Laboratory services at eight of the 14 regional centres run by the Animal Health and Veterinary Laboratories Agency will close over the next two years after Environment Secretary Caroline Spelman gave the go-ahead to plans drawn up by the AHVLA.
The labs affected are at Langford (Bristol), Thirsk (North Yorkshire) and Truro (Cornwall) all by April 2012; and at Aberystwyth (Dyfed), Carmarthen, Luddington (Warwickshire), Preston (Lancashire) and Winchester (Hampshire), by April 2013.
Veterinary surveillance staff at the centres will in future have to send samples for testing to one of the remaining regional or central AHVLA laboratories.
Prospect National Secretary Geraldine O’Connell said: “This announcement bears out our worst fears for the future of the laboratories, and we remain concerned about the long-term impact on the future of the laboratory sites themselves.
“We will argue strongly that AHVLA must retain all the laboratory sites affected by these closures in order to maintain appropriate veterinary surveillance at local and regional levels. We are particularly worried about the situation in Wales, which will be left without a single lab and where we will be making strong representations to the Wales Assembly for the retention of the necessary facilities.”
A further report by AHVLA called The Veterinary Surveillance Review is due at the end of October which is likely to be crucial in determining the long-term fate of the regional sites.
Veterinary science laboratories are responsible for ‘animal specific’ health testing, which includes the early diagnosis of diseases such as bovine TB and swine fever, as well as a range of other laboratory services including haematology, microbiology and biochemistry.
Defra claims the closures would save £2.4m a year. But Prospect, the union for scientists and specialists in the agency, says that figure is dwarfed by the potential costs of failing to detect promptly a serious outbreak of any animal disease.
Ninety scientists and laboratory staff would lose their jobs under the proposals, said O’Connell. “That’s one in three of all laboratory staff employed in AHVLA’s regional network. The country cannot afford the loss of so many skilled laboratory staff or the reduction in testing facilities.
-=-=-=-=-
- _What is being asked_
Rewrite the part of the laboratory closures article that opens with "A further report" and closes with "the regional sites.", changing "October" to "November". The records come from a different source than the article.

- _Information given_
-=-=-=-=-
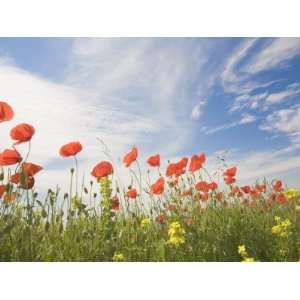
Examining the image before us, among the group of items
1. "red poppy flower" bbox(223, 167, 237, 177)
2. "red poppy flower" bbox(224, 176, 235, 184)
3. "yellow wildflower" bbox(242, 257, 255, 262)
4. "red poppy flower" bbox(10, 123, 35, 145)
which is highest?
"red poppy flower" bbox(10, 123, 35, 145)

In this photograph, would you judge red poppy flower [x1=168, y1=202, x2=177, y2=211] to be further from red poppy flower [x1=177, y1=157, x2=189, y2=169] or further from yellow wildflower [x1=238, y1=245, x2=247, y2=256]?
yellow wildflower [x1=238, y1=245, x2=247, y2=256]

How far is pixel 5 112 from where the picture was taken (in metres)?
3.15

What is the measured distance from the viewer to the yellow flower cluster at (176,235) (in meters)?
3.07

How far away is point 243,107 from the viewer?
3.38 metres

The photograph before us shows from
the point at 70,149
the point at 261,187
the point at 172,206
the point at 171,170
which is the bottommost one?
the point at 172,206

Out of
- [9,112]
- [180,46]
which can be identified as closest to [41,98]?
Answer: [9,112]

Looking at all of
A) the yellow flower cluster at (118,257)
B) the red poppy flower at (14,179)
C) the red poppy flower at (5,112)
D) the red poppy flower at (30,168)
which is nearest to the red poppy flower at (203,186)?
the yellow flower cluster at (118,257)

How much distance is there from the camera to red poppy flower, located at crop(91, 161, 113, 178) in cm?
323

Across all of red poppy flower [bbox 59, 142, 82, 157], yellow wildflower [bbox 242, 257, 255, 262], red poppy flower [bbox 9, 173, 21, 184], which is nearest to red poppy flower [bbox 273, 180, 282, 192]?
yellow wildflower [bbox 242, 257, 255, 262]

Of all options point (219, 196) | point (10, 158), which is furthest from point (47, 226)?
point (219, 196)

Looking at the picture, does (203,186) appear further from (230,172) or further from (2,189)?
(2,189)

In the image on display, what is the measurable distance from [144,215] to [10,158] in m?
0.95

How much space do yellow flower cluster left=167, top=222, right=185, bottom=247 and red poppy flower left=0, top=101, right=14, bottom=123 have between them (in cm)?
127
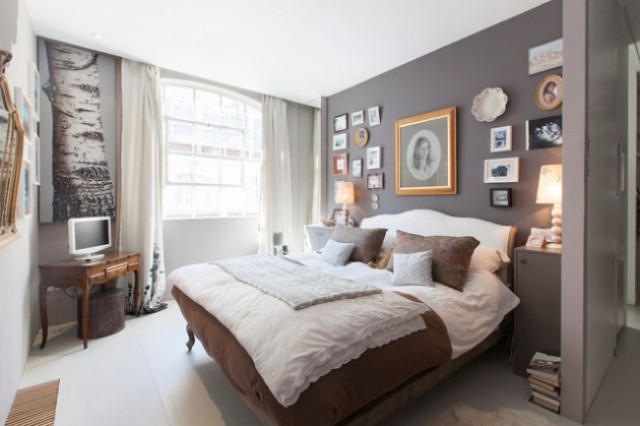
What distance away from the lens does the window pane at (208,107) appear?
4.08 m

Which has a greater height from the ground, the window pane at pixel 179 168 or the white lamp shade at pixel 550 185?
the window pane at pixel 179 168

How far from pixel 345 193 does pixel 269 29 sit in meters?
2.06

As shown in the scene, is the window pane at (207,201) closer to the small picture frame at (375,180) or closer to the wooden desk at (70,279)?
the wooden desk at (70,279)

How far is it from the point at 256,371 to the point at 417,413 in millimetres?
1073

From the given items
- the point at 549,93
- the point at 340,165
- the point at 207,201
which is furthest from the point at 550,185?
the point at 207,201

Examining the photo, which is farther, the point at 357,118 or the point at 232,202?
the point at 232,202

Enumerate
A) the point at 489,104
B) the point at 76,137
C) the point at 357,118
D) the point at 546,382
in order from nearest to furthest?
the point at 546,382
the point at 489,104
the point at 76,137
the point at 357,118

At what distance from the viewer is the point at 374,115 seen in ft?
12.5

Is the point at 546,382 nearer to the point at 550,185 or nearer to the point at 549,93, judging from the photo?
the point at 550,185

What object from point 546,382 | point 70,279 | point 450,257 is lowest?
point 546,382

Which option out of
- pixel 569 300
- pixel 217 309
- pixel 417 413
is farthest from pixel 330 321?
pixel 569 300

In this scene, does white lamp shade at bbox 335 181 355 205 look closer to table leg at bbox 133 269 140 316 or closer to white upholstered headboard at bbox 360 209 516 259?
white upholstered headboard at bbox 360 209 516 259

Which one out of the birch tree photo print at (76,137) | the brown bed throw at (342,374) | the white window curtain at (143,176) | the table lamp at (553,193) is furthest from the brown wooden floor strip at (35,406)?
the table lamp at (553,193)

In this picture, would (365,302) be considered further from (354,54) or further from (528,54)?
(354,54)
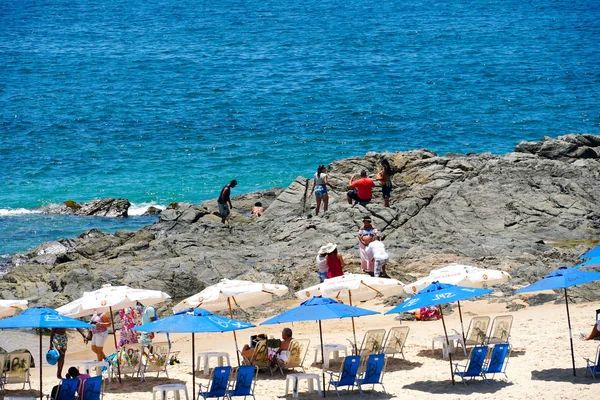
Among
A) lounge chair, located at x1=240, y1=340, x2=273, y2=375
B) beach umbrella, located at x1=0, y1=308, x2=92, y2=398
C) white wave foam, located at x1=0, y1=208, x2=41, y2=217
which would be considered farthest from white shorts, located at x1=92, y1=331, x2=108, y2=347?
-=-=-=-=-
- _Expected answer_
A further report by AHVLA called The Veterinary Surveillance Review is due at the end of November which is likely to be crucial in determining the long-term fate of the regional sites.